**YOUR TASK**
Search the data below for the word "States" and copy each line that holds it.

Start of Block

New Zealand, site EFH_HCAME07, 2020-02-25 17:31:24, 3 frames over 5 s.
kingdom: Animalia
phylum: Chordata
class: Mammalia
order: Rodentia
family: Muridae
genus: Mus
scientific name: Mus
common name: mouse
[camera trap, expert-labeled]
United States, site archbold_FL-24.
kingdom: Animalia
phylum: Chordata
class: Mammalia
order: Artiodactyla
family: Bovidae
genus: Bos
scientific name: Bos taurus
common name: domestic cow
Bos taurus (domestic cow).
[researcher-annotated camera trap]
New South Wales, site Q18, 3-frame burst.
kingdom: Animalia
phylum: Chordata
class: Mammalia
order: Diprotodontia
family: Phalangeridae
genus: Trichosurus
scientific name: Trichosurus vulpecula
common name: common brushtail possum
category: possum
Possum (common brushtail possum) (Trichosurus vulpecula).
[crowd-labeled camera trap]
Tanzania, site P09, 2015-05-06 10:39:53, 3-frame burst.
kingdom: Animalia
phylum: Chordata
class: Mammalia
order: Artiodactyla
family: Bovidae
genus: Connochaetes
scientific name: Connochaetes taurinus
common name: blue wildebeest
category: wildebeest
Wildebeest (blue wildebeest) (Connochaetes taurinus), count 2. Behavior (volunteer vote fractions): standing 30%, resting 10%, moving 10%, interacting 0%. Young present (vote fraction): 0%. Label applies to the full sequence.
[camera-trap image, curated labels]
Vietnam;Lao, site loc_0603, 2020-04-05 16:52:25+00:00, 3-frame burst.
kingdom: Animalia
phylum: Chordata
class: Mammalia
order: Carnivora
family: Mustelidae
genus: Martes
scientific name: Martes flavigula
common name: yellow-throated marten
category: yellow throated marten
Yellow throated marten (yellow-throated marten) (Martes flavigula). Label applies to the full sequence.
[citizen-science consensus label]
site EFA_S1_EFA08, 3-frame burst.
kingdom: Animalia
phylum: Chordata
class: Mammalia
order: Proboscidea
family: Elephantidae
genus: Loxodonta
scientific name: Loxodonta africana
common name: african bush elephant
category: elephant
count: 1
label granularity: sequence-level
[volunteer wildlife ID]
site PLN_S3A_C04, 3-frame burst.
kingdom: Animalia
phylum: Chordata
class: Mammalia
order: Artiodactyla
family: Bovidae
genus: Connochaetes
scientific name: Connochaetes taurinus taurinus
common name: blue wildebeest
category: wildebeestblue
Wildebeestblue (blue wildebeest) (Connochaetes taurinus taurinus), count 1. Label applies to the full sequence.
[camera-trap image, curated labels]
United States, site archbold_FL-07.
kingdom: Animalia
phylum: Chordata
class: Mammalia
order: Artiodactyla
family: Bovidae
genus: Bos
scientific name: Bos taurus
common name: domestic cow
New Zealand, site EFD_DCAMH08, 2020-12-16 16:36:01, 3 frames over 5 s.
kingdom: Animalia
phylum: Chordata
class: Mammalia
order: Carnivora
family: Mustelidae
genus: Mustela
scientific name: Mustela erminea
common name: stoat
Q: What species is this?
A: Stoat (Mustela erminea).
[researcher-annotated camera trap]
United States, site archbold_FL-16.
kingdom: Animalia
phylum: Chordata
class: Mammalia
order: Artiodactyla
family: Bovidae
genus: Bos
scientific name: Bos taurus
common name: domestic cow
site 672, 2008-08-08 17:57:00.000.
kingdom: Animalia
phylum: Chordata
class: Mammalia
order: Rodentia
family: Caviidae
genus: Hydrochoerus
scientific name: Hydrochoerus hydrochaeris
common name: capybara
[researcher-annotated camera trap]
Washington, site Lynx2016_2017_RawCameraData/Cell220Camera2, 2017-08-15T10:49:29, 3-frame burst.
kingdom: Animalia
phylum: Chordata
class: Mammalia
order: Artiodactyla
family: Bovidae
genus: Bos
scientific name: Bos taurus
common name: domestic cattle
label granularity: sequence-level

End of Block

**ANSWER BOX**
United States, site archbold_FL-24.
United States, site archbold_FL-07.
United States, site archbold_FL-16.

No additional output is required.